_Yönergeler_
- A) Milli takım oyuncularıyla ilgili metinde "Listenin son sıralarına" kısmından "şekilde ortaya çıkıyor." kısmına kadar uzanan bölümü, "Renkli taraftarlarıyla" ifadesini "Coşkulu taraftarlarıyla" ile değiştirerek yeniden yazın.
- B) Milli takımlara oyuncu yetiştiren ülkeleri anlatan metni kaldığı yerden sürdürün.

_Verilen Metin_
Listenin son sıralarına bakıldığında göze çarpan iki ülke İzlanda ve Türkiye... Renkli taraftarlarıyla EURO 2016’ya damga vuran İzlanda, kendi ülkesinde yetişen oyunculara milli takımda %62,5 oranında süre verirken, Türkiye de %63 ile bu kategoride en gerideki ikinci ülke. İzlanda'daki yerel ligin rekabetçilikten uzak niteliği düşünüldüğünde, çok daha yüksek bütçeli takımlara sahip Türkiye Süper Ligi'nin milli takıma oyuncu yetiştirme noktasında oldukça yetersiz kaldığı net bir şekilde ortaya çıkıyor.






EURO 2016’dan bu yana milli takım kadrosuna farklı ülkelerde yetişmiş 28 oyuncu çağıran Türkiye, bu alanda en fazla sayıya ulaşan ülke.






Yetiştirici ülkelere bakıldığında ise zirvenin sahibi İngiltere. EURO 2016'dan itibaren Avrupa'nın farklı milli takımlarında forma giyen 48 futbolcunun İngiltere topraklarında yetiştiği görünüyor. (Bu çalışma kapsamının dışında tutulan İrlanda Cumhuriyeti, Kuzey İrlanda ve Galler milli takımlarının oyuncularını da eklendiğimiz takdirde bu sayı 183’e çıkmakta.)






Almanya diğer milli takımlara 39 milli futbolcu yetiştirirken bu oyuncuların 16’sı Türkiye Milli Takımı'nın formasını giydi.







Türkiye, Avrupa çapında farklı ülkelerin milli takımlarına oyuncu yetiştirmeyen altı ülkeden biri. Diğer ülkeler ise Polonya, Romanya, Rusya, Slovakya ve İzlanda.

_Sağlanan Veriler_
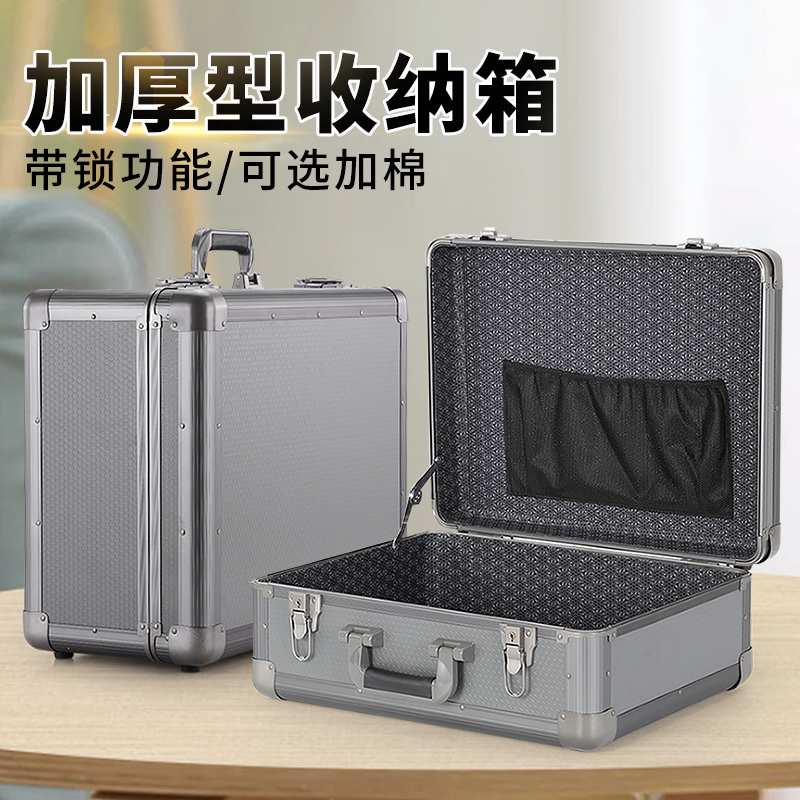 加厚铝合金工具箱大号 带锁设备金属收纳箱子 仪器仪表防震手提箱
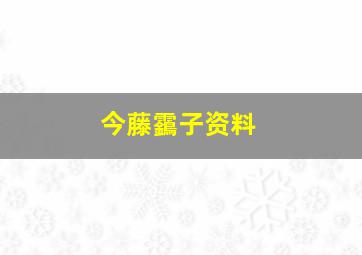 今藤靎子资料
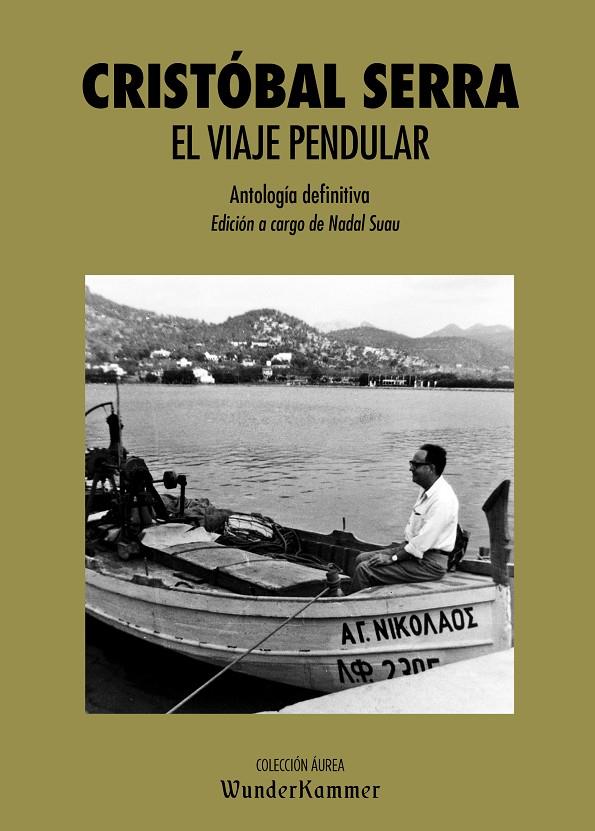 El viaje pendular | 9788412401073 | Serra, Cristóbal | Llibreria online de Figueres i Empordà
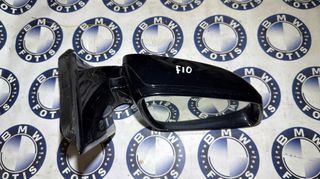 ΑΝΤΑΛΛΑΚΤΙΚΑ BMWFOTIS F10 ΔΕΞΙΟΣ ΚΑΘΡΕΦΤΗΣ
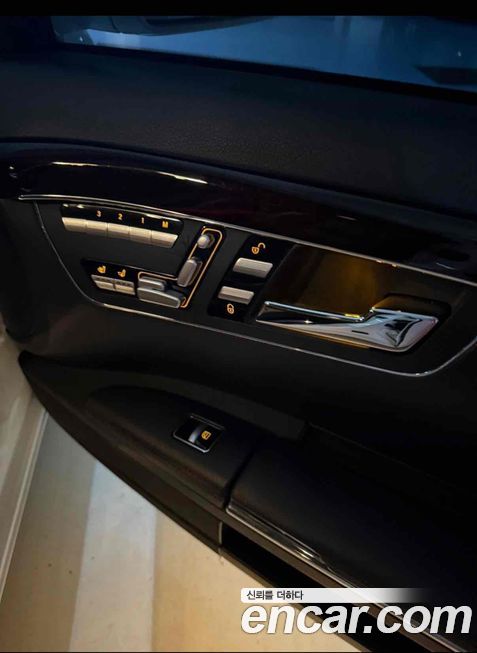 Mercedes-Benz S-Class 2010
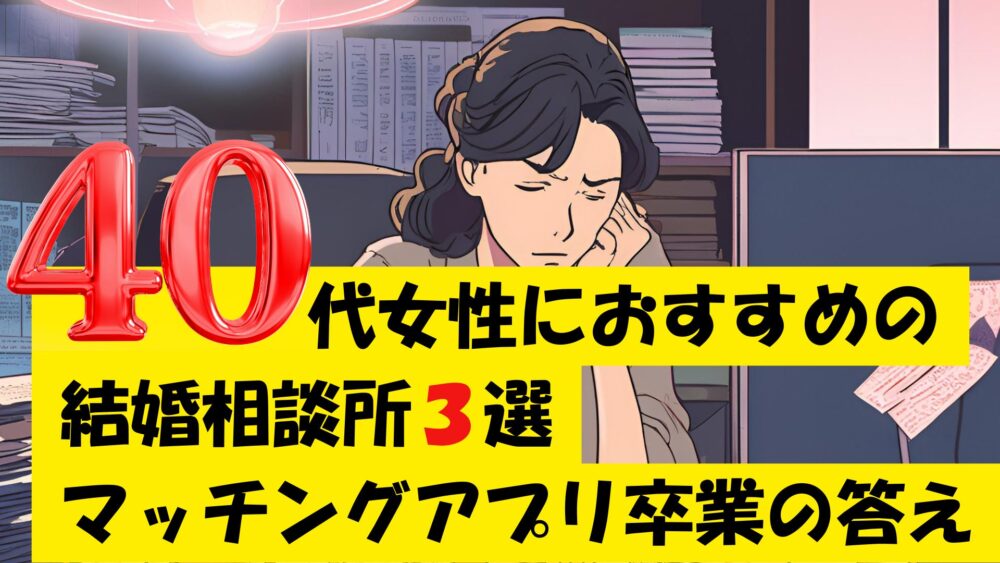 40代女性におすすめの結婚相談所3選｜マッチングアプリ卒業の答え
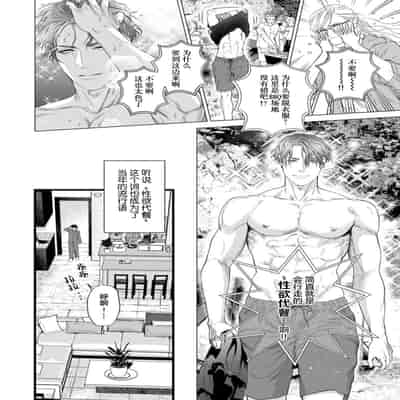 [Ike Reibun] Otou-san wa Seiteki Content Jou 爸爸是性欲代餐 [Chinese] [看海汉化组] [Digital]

_Cevap Listesi_
- A)
Listenin son sıralarına bakıldığında göze çarpan iki ülke İzlanda ve Türkiye... Coşkulu taraftarlarıyla EURO 2016’ya damga vuran İzlanda, kendi ülkesinde yetişen oyunculara milli takımda %62,5 oranında süre verirken, Türkiye de %63 ile bu kategoride en gerideki ikinci ülke. İzlanda'daki yerel ligin rekabetçilikten uzak niteliği düşünüldüğünde, çok daha yüksek bütçeli takımlara sahip Türkiye Süper Ligi'nin milli takıma oyuncu yetiştirme noktasında oldukça yetersiz kaldığı net bir şekilde ortaya çıkıyor.

- B)
Yetiştiren ülke-oynatan ülke ilişkisinde Almanya ile Türkiye 16 futbolcu ile açık ara Avrupa'daki en yoğun bağlantıya sahip ikili. Almanya’da yetişen Avustuyalı milli oyuncu sayısı 8'ken, Hollanda da bu süre zarfında İzlanda’nın 8 milli oyuncusu yetiştirdi. İngiltere kulüplerinin altyapısı ise özellikle Slovakya futbolu için önem arz etmekte. Zira EURO 2016 ve sonrasında Slovakya Milli Takımı'nda görev alan 7 oyuncu, futbol eğitimini İngiltere altyapısında aldı.





Kendi ülkesinde yetişen oyunculardan en çok gole katkı alan ülke 81 golle İspanya.





Portekiz'in kendi ülkesinde yetiştirdiği oyuncular 80 gol atarken 65 de asist yaptı. 27 gol ve 8 asist ile Cristiano Ronaldo Portekiz’in yükünü çekerken 3 gol atıp 12 asist yapan Ricardo Quaresma da bu dönemde gole doğrudan katkı veren diğer bir oyuncu olarak öne çıktı.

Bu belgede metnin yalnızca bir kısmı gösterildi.